The prepondrance of webites I’ve seen support the Hallstadt origins of the Celts and their expansion across western Europe and the Briish isles from there. I don’t see a lot of schiolarly critiques of the more recent Cunliffe/Koch hypothesis.

The Cunliffe/Koch hypothesis
" points to a west European and Iberian origin of the Celtic people in the Late Bronze Age or earlier."

it “challenges that once almost universally held view that the origins of the Celts lie with the Hallstatt…This traditional view was also developed over the last three centuries. culture of the Alps…A more recent view of Celtic origins points to it having evolved from Europe’s Atlantic western coastal areas.

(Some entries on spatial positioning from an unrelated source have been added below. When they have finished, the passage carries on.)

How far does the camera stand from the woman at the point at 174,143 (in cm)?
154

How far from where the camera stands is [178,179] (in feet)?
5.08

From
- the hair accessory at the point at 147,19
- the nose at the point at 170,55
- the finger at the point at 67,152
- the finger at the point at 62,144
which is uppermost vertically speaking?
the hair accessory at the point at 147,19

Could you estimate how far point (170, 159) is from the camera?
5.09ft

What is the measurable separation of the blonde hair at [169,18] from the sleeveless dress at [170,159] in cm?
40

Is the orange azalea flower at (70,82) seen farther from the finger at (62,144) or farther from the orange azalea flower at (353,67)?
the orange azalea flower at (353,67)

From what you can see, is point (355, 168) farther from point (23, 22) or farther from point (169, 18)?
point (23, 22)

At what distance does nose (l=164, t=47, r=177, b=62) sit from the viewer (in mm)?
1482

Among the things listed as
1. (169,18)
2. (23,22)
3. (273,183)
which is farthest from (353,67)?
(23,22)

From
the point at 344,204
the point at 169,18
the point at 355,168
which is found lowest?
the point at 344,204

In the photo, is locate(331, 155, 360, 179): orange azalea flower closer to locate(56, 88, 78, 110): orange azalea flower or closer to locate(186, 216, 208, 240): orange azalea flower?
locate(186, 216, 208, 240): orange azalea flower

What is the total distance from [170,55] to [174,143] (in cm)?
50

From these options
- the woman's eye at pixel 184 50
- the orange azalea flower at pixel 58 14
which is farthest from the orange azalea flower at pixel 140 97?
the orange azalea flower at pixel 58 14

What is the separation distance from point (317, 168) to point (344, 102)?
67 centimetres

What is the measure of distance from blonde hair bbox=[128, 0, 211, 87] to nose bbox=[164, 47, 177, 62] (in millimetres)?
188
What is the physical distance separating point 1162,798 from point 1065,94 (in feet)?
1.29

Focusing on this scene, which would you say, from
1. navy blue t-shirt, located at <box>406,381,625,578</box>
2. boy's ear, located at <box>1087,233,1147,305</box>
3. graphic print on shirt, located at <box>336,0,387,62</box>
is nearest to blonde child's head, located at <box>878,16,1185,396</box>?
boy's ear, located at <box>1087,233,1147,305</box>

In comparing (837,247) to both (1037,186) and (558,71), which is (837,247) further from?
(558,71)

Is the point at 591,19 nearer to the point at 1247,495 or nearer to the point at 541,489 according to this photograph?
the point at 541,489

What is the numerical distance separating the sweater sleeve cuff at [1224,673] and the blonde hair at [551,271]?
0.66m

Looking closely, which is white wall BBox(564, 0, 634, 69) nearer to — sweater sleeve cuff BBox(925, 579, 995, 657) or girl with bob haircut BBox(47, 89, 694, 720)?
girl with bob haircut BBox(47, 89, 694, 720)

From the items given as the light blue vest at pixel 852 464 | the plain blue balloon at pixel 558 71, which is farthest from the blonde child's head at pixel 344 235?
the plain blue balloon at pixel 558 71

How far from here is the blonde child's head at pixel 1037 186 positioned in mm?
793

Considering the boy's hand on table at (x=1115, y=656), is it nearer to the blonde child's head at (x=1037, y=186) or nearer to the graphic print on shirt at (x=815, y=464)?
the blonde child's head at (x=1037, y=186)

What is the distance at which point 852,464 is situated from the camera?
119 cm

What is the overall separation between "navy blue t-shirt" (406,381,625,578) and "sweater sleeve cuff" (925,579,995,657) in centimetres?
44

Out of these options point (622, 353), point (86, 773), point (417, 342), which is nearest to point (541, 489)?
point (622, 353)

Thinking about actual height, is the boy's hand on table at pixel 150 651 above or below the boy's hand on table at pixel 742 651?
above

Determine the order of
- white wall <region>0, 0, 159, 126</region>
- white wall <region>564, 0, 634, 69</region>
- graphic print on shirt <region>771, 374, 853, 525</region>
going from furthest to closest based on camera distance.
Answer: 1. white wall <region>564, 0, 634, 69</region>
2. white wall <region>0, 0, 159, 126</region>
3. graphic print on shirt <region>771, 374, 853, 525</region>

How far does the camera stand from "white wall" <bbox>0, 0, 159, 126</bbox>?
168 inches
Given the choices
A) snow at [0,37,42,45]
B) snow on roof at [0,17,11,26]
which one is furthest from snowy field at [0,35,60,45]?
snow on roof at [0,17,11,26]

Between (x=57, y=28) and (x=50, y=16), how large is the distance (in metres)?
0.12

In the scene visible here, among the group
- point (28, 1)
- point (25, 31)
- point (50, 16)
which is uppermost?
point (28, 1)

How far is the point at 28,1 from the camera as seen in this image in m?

Interesting cultural similarities exist along the western seaboard of Europe, stretching from the Iberian Peninsula, along the Atlantic coastline and up to Ireland and northern Scotland.”

Leaving aside the problematic nature of “Celtic” as a cultural, not linguistic, concept in itself, there are apparently problems with categorization of Hispanic language as Celtic which the theory relies on.

It seems Celtic From The Centre is the new hotness, anyway… this paper addresses Cunliffe’s arguments directly:

Should someone get a jump on Celtic From the North, Celtic From the South, and Celtic From Outer Space papers?

Don’t forget Celtic From Pellucidar

Or if we want to go with the Hollow Earth theory:

Celtic from the Center of the Earth AKA Lizard Celts

Hey, Patricia Kennealy (Kennealy-Morrison) wrote a whole series about Celts in outer space. Annoyingly, it wasn’t popular enough for the planned third series to get written. She died this year, so I guess those of us who liked it will never learn where she planned to go with it.

Thanks MrDiubble. This is useful and balanced.

This is my field and I know all three authors (Cunliffe, Koch, and Sims-Williams), so I’m reluctant to say too much on a public message board. Cunliffe is not a linguist, but he is a brilliant thinker who is providing some much-need challenges to received wisdom. There are so few people working on Continental Celtic, and every new discovery changes the map, that I think the short version is “wait another few years: they’re still working it out.”

My own prediction is that the Hallstatt theory is right for inherited Indo-European Celtic, but that Cunliffe is right about what sent it spreading up the Atlantic coast to the British Isles. The problem is that Koch is (sorry, John) flat-out wrong about some of the key language questions, though to his credit he’s at least examining things afresh that others have long ruled out.